Résumé de la décision
M. et Mme C... ont contesté un jugement du tribunal administratif de Caen qui avait rejeté leur demande de décharge d'impositions au titre de l'impôt sur le revenu et des contributions sociales. L'administration fiscale avait réintégré dans le résultat imposable de leur société, la SARL La Ferme des Epis, des sommes considérées comme des revenus distribués. Les requérants soutenaient que la vérification de comptabilité avait été irrégulière et que les sommes en question étaient justifiées par divers paiements et apports. La cour a confirmé le jugement du tribunal administratif, rejetant la demande des requérants.
Arguments pertinents
1. Irrecevabilité des arguments sur la procédure :
La cour a considéré que le moyen soulevé par les requérants concernant l'irrégularité de la procédure de vérification de comptabilité était inopérant. Cela repose sur le principe de l'indépendance des procédures, qui exclut l'impact d'une éventuelle irrégularité sur les cotisations supplémentaires d'impôt sur le revenu et de prélèvements sociaux.
2. Qualification des sommes comme revenus distribués:
La cour a fait référence à l'article 109 du Code général des impôts, stipulant que "sont considérés comme revenus distribués [...] toutes les sommes ou valeurs mises à la disposition des associés". Les sommes créditées sur le compte courant d'associé de M. C... ont été présumées mises à disposition, et donc imposables en tant que revenus de capitaux mobiliers.
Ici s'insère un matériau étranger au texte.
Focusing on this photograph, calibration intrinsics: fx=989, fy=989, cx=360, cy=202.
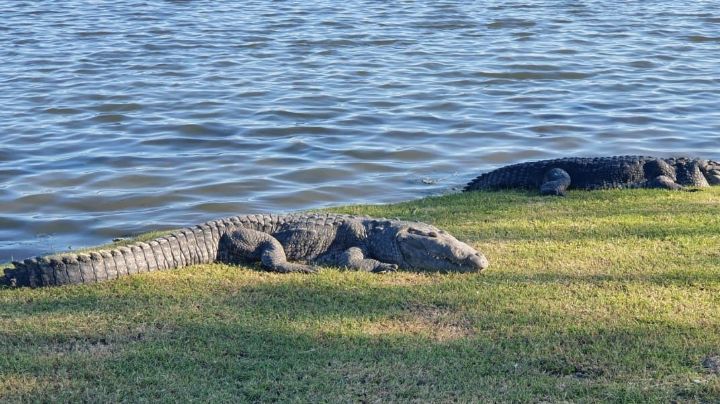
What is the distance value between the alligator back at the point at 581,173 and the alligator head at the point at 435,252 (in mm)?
2891

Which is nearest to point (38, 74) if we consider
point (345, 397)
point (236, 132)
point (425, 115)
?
point (236, 132)

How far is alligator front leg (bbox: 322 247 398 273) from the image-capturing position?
6477 mm

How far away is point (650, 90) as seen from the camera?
14.9m

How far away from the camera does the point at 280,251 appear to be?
665 cm

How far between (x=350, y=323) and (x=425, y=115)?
8226mm

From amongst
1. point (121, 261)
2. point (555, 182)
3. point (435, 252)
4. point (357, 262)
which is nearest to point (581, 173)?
point (555, 182)

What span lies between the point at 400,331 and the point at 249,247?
1.75 meters

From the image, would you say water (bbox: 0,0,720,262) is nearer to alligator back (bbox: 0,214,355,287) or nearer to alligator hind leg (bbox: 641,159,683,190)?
alligator hind leg (bbox: 641,159,683,190)

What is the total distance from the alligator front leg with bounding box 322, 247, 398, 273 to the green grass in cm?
13

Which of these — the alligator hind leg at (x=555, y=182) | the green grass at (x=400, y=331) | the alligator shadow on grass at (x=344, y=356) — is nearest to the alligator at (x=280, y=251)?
the green grass at (x=400, y=331)

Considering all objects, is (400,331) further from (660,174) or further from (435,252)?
(660,174)

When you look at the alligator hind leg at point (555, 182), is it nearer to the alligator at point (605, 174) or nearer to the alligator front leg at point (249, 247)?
the alligator at point (605, 174)

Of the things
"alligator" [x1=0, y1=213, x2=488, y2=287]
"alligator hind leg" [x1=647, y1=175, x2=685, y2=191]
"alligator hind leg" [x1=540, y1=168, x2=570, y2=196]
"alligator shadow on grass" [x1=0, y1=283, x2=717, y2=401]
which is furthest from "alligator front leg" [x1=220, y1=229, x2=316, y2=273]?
"alligator hind leg" [x1=647, y1=175, x2=685, y2=191]

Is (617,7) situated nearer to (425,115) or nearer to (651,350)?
(425,115)
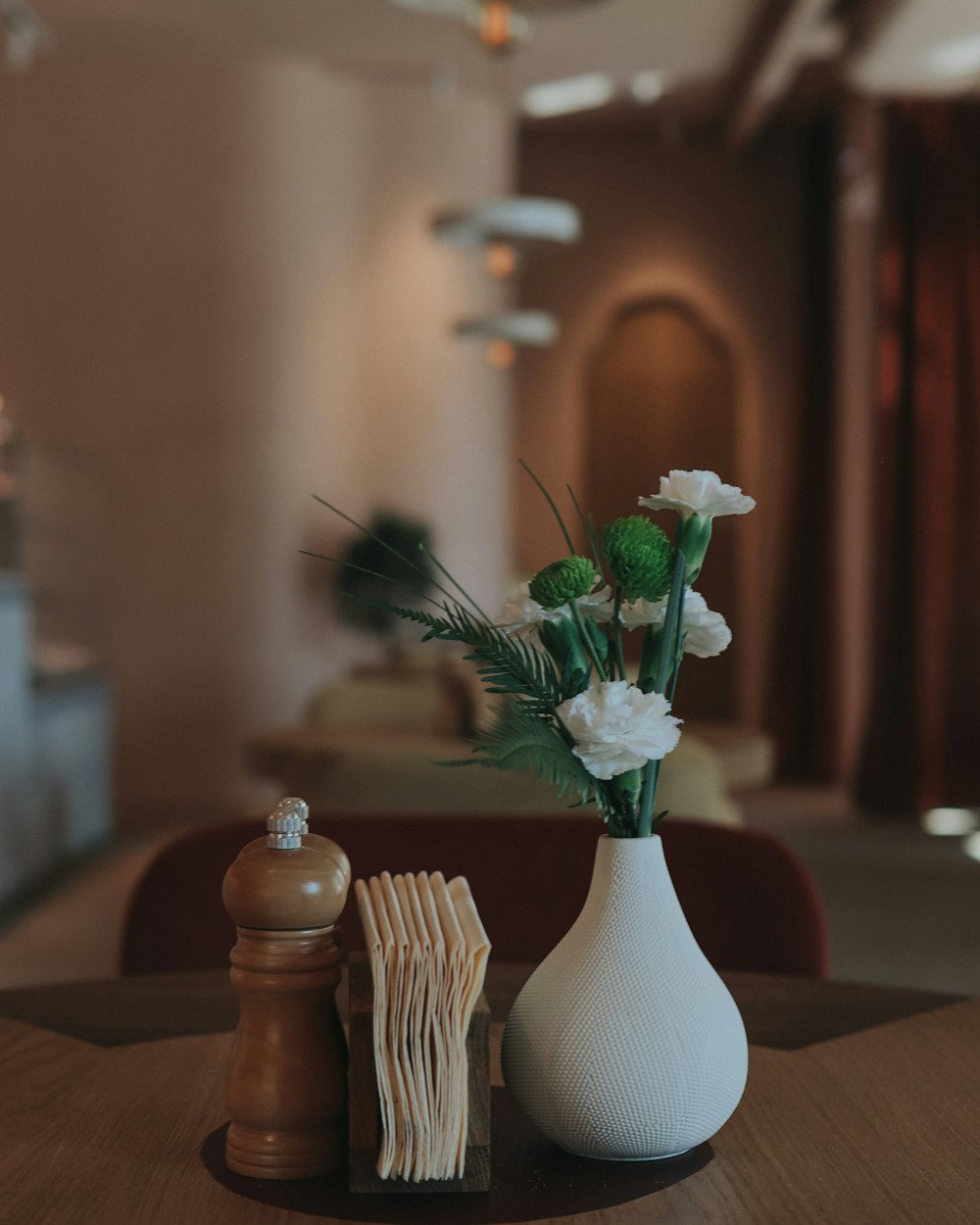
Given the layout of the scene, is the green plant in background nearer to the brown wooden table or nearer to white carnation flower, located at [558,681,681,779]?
the brown wooden table

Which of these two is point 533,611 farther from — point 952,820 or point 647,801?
point 952,820

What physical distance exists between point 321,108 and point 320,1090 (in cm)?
773

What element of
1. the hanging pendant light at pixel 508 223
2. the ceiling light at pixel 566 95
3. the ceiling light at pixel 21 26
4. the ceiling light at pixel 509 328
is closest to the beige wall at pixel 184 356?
the ceiling light at pixel 21 26

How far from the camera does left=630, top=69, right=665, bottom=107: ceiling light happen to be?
8.08 metres

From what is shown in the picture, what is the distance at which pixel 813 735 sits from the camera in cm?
870

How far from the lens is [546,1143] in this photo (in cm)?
83

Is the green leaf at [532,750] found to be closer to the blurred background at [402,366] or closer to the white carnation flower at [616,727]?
the white carnation flower at [616,727]

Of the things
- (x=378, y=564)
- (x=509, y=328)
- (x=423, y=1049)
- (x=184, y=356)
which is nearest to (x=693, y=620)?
(x=423, y=1049)

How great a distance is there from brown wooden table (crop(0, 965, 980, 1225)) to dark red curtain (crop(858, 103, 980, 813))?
6082 millimetres

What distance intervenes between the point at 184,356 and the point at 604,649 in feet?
22.9

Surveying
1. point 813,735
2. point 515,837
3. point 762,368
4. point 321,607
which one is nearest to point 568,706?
point 515,837

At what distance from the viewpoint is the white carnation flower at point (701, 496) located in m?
0.79

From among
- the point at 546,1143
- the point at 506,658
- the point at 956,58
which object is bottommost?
the point at 546,1143

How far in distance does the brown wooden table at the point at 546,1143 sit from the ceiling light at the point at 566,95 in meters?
7.72
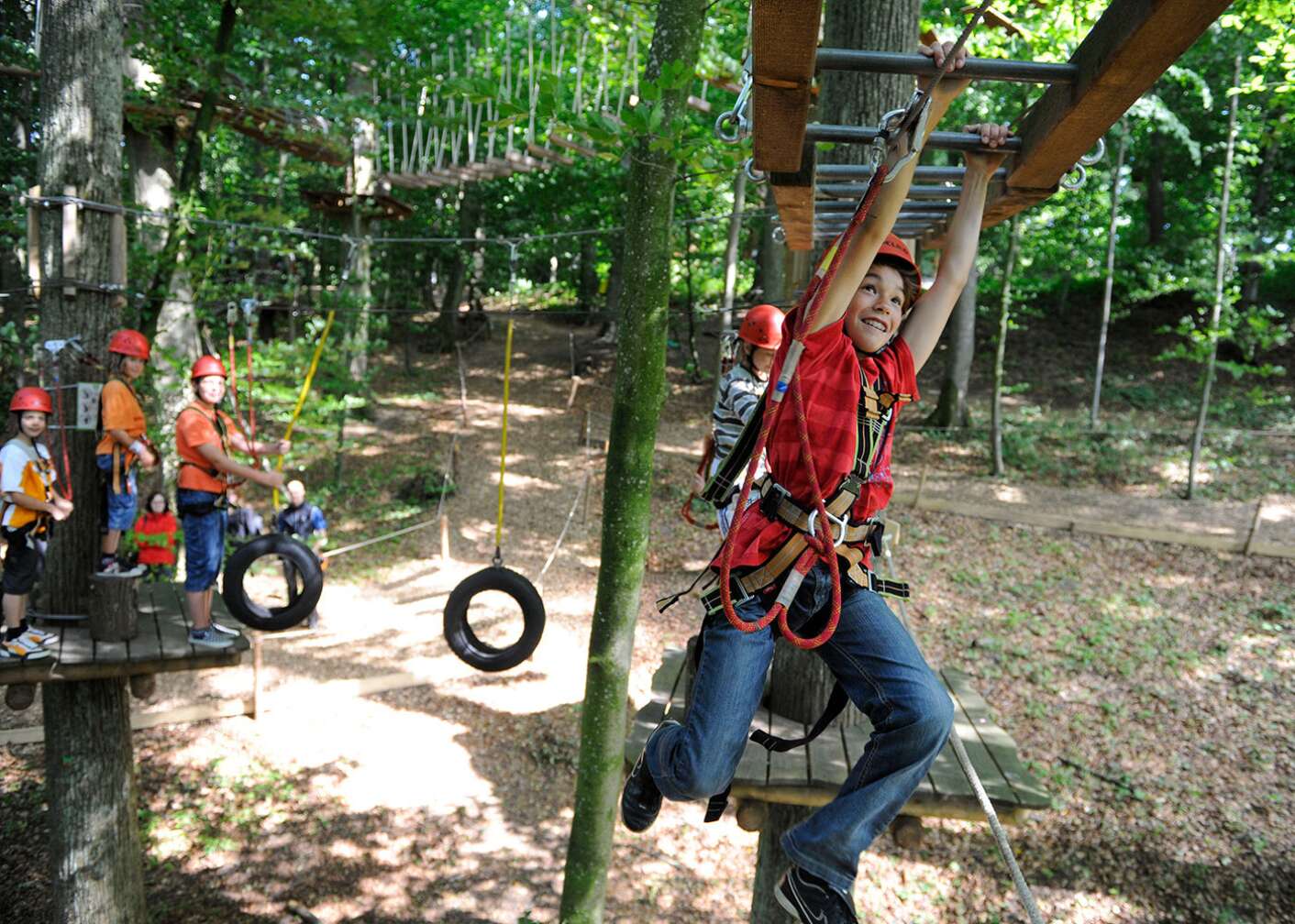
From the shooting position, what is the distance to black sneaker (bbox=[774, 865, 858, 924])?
6.43 ft

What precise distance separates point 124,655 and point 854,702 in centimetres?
362

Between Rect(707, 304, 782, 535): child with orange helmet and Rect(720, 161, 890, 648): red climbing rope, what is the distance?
4.77 feet

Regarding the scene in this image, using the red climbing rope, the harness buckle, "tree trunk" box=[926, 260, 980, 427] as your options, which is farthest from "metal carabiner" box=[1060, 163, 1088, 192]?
"tree trunk" box=[926, 260, 980, 427]

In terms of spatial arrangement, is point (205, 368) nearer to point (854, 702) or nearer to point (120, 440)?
point (120, 440)

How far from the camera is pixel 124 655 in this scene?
4051 millimetres

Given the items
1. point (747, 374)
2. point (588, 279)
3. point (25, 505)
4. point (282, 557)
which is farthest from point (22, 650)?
point (588, 279)

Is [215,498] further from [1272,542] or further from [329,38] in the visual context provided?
[1272,542]

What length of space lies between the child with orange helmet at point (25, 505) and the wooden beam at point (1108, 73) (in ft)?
14.7

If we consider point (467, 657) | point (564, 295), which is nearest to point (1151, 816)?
point (467, 657)

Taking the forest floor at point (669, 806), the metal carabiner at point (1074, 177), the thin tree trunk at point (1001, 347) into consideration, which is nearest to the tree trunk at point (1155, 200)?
the thin tree trunk at point (1001, 347)

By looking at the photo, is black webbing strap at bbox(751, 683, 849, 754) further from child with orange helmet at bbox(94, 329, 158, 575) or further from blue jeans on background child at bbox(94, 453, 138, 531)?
blue jeans on background child at bbox(94, 453, 138, 531)

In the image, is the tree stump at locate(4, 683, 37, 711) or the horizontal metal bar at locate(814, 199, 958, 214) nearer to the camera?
the horizontal metal bar at locate(814, 199, 958, 214)

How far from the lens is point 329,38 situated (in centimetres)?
689

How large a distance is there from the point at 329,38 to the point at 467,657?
17.6 feet
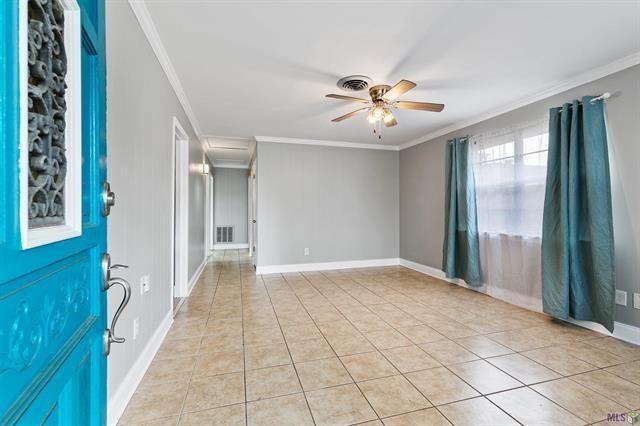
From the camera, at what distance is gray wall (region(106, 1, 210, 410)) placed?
1.61 m

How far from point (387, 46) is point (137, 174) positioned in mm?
2146

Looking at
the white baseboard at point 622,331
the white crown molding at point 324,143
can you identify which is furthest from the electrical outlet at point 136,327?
the white baseboard at point 622,331

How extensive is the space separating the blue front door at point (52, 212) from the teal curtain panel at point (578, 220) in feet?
12.1

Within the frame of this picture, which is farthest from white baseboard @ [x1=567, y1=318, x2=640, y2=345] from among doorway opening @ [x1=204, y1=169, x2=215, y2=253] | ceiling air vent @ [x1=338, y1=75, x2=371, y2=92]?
doorway opening @ [x1=204, y1=169, x2=215, y2=253]

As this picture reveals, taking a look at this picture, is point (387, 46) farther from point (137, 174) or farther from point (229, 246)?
point (229, 246)

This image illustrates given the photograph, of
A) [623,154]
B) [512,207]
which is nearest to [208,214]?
[512,207]

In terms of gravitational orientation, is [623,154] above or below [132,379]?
above

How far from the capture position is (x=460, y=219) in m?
4.33

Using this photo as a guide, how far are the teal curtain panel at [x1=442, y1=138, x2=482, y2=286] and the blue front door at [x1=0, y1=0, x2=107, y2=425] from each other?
430 cm

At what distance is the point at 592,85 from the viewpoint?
2.83 metres

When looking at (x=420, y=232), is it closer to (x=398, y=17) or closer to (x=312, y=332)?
(x=312, y=332)

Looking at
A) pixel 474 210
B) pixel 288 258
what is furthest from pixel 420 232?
pixel 288 258

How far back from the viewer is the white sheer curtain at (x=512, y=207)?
3.34 metres

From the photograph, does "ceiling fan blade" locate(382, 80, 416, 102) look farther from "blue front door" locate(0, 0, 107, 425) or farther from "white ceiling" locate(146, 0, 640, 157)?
"blue front door" locate(0, 0, 107, 425)
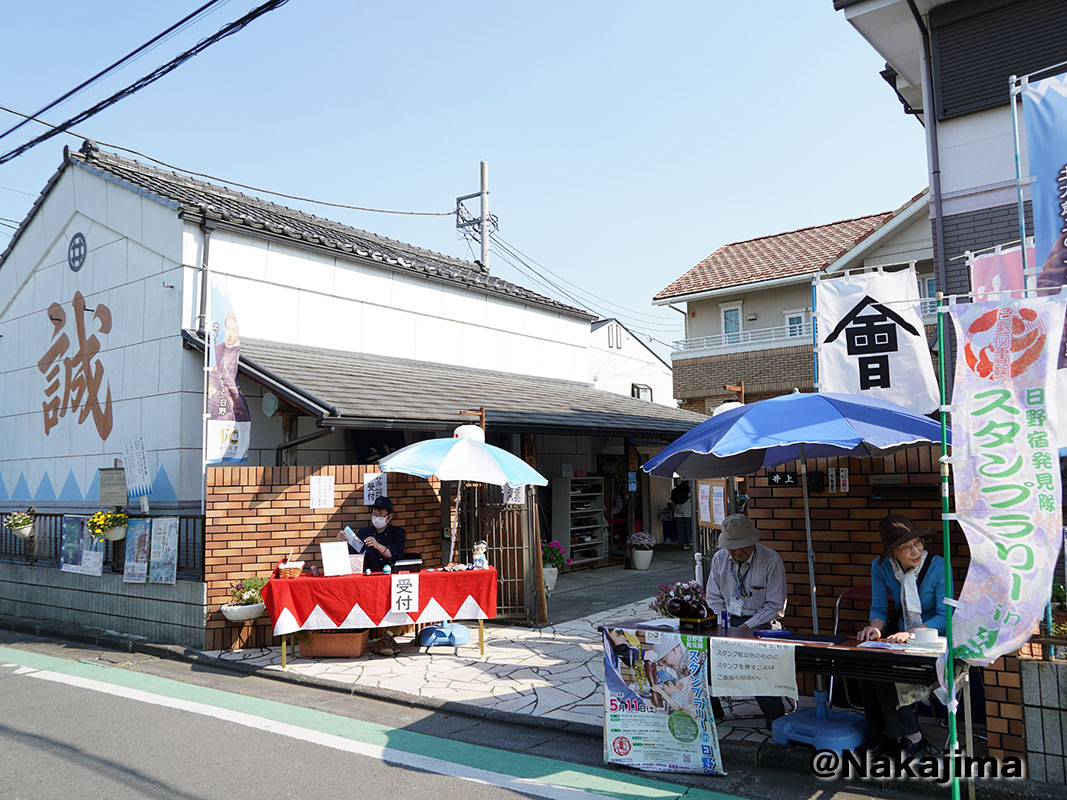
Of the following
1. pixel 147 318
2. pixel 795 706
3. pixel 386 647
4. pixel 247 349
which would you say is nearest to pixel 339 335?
pixel 247 349

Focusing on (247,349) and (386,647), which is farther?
(247,349)

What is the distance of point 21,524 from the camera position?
1256 cm

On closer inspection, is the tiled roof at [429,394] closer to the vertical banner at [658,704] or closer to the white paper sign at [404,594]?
the white paper sign at [404,594]

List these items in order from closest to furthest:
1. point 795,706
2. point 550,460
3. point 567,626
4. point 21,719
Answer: point 795,706, point 21,719, point 567,626, point 550,460

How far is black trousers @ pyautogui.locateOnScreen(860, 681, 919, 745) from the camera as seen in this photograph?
4.83m

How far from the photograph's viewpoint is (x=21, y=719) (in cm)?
658

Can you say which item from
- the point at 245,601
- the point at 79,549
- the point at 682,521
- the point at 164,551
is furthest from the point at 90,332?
the point at 682,521

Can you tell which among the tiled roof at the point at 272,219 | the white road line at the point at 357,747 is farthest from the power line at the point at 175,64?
the white road line at the point at 357,747

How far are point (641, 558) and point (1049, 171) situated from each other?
37.6ft

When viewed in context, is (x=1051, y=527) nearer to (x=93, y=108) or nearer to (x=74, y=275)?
(x=93, y=108)

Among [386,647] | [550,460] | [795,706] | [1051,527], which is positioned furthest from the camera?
[550,460]

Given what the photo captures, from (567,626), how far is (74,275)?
10721mm

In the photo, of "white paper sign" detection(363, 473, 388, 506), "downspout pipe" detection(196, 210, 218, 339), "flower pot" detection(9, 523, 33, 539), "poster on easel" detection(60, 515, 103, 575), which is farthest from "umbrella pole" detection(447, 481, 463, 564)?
"flower pot" detection(9, 523, 33, 539)

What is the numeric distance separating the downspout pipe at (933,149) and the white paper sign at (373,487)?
7.18m
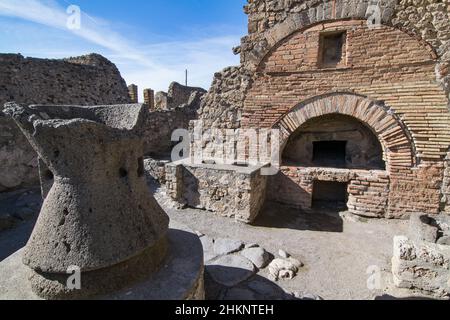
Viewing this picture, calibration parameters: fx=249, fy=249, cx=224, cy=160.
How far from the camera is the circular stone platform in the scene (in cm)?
165

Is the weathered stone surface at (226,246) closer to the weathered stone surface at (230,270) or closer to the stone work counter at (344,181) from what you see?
the weathered stone surface at (230,270)

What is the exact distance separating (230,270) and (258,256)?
52cm

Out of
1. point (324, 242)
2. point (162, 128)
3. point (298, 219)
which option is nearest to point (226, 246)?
point (324, 242)

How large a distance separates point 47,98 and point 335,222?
33.2ft

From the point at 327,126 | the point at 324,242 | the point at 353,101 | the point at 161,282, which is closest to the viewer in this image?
the point at 161,282

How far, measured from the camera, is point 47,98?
8.99 metres

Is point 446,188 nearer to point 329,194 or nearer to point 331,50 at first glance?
point 329,194

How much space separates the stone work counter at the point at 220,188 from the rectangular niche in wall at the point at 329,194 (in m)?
1.35

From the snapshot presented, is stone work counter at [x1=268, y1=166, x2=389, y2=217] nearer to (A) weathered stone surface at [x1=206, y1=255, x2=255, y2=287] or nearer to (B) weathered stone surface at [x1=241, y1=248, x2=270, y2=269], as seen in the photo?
(B) weathered stone surface at [x1=241, y1=248, x2=270, y2=269]

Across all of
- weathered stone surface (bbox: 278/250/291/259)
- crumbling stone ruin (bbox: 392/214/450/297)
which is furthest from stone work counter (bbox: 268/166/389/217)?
crumbling stone ruin (bbox: 392/214/450/297)

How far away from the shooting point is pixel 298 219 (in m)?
5.02

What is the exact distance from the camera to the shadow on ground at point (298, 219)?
471 centimetres

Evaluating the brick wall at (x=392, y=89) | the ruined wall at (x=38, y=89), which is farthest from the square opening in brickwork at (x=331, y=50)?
the ruined wall at (x=38, y=89)

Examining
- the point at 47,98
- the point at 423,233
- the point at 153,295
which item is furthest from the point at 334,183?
the point at 47,98
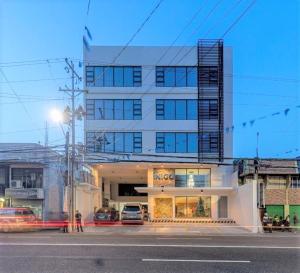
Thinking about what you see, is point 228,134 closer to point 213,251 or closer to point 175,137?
point 175,137

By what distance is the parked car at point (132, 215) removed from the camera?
41688mm

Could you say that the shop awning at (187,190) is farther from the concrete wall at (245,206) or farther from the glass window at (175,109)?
the glass window at (175,109)

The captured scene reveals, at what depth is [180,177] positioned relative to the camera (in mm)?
48844

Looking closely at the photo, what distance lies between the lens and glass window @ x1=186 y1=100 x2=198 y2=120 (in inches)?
1854

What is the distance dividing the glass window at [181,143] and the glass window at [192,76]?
462 centimetres

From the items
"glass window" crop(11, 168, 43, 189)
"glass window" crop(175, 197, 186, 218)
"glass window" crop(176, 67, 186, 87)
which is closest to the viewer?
"glass window" crop(11, 168, 43, 189)

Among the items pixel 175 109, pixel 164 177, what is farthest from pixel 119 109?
pixel 164 177

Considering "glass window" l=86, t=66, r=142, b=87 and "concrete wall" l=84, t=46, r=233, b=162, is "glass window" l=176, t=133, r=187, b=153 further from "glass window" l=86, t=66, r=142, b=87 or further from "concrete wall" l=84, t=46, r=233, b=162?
"glass window" l=86, t=66, r=142, b=87

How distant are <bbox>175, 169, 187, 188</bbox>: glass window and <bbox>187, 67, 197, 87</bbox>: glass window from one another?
316 inches

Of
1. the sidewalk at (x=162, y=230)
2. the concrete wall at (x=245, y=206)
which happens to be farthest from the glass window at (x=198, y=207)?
the sidewalk at (x=162, y=230)

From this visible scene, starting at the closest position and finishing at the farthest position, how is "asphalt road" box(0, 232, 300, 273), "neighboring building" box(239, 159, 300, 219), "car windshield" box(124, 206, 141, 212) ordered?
"asphalt road" box(0, 232, 300, 273) → "car windshield" box(124, 206, 141, 212) → "neighboring building" box(239, 159, 300, 219)

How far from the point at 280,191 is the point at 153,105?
14.0 m

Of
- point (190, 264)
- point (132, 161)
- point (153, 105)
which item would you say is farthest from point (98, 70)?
point (190, 264)

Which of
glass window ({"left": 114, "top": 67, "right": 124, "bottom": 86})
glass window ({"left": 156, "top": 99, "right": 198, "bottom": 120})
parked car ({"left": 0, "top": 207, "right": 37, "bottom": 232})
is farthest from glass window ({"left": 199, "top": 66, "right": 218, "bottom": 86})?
parked car ({"left": 0, "top": 207, "right": 37, "bottom": 232})
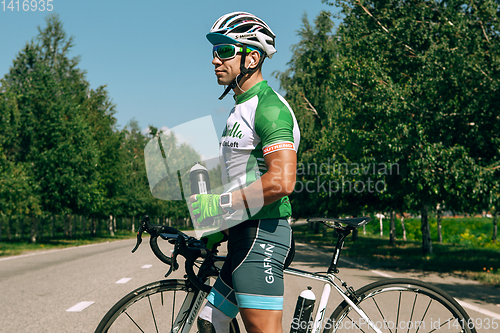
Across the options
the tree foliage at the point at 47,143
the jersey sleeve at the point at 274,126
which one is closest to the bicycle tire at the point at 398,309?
the jersey sleeve at the point at 274,126

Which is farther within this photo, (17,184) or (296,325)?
(17,184)

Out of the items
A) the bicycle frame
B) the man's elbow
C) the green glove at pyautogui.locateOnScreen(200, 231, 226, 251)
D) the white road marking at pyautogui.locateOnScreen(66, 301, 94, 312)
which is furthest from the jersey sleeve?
the white road marking at pyautogui.locateOnScreen(66, 301, 94, 312)

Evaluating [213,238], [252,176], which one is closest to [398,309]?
[213,238]

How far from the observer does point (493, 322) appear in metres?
6.02

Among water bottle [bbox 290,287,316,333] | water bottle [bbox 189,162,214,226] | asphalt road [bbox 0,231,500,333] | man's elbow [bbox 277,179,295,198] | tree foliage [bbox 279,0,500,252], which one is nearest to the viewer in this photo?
man's elbow [bbox 277,179,295,198]

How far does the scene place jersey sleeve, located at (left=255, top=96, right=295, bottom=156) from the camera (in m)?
1.91

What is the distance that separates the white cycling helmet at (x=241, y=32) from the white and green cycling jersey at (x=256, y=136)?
0.20m

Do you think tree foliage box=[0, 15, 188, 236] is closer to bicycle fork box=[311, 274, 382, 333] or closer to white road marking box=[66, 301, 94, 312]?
white road marking box=[66, 301, 94, 312]

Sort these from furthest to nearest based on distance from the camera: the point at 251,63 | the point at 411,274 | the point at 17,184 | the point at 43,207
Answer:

3. Absence d'apports justifiés :
Les paiements effectués par M. C... (achats de matériel, honoraires d'avocat, etc.) ne constituaient pas des apports à la société, mais de simples dépenses personnelles. Ce constat a conduit la cour à conclure à l'absence de justification des sommes avancées par les requérants.
Interprétations et citations légales
1. Indépendance des procédures :
Le principe de l'indépendance des procédures serait en vigueur, ce qui signifie que même si une procédure de vérification comptable était jugée irrégulière, cela ne porterait pas atteinte au droit de l'administration fiscale de réévaluer les impositions des associés. Cela stipule que « le moyen invoqué par les requérants est inopérant, en vertu du principe de l'indépendance des procédures ».
2. Revenus distribués :
Selon le Code général des impôts - Article 109, il est précisé que sont considérés comme revenus distribués « toutes les sommes ou valeurs mises à la disposition des associés ». Cette disposition a servi de fondement à la réévaluation par l'administration des sommes créditées sur le compte courant d'associé.
3. Notion d'apports :
La cour a affirmé que les paiements et dépenses effectués ne peuvent être considérés comme des apports à la société, en raison de l'absence de lien avec les comptes de la SARL. Il est noté que « l'absence d'un rapprochement des pièces versées et des écritures historiques de son compte courant d'associé » a conduit à juger ces crédits comme revenus et non comme apports.
En synthèse, la décision renforce la jurisprudence relative à la qualification de certaines sommes en tant que revenus distribués, tout en illustrant la rigueur avec laquelle les obligations documentaires et la transparence des opérations financières doivent être respectées en matière fiscale.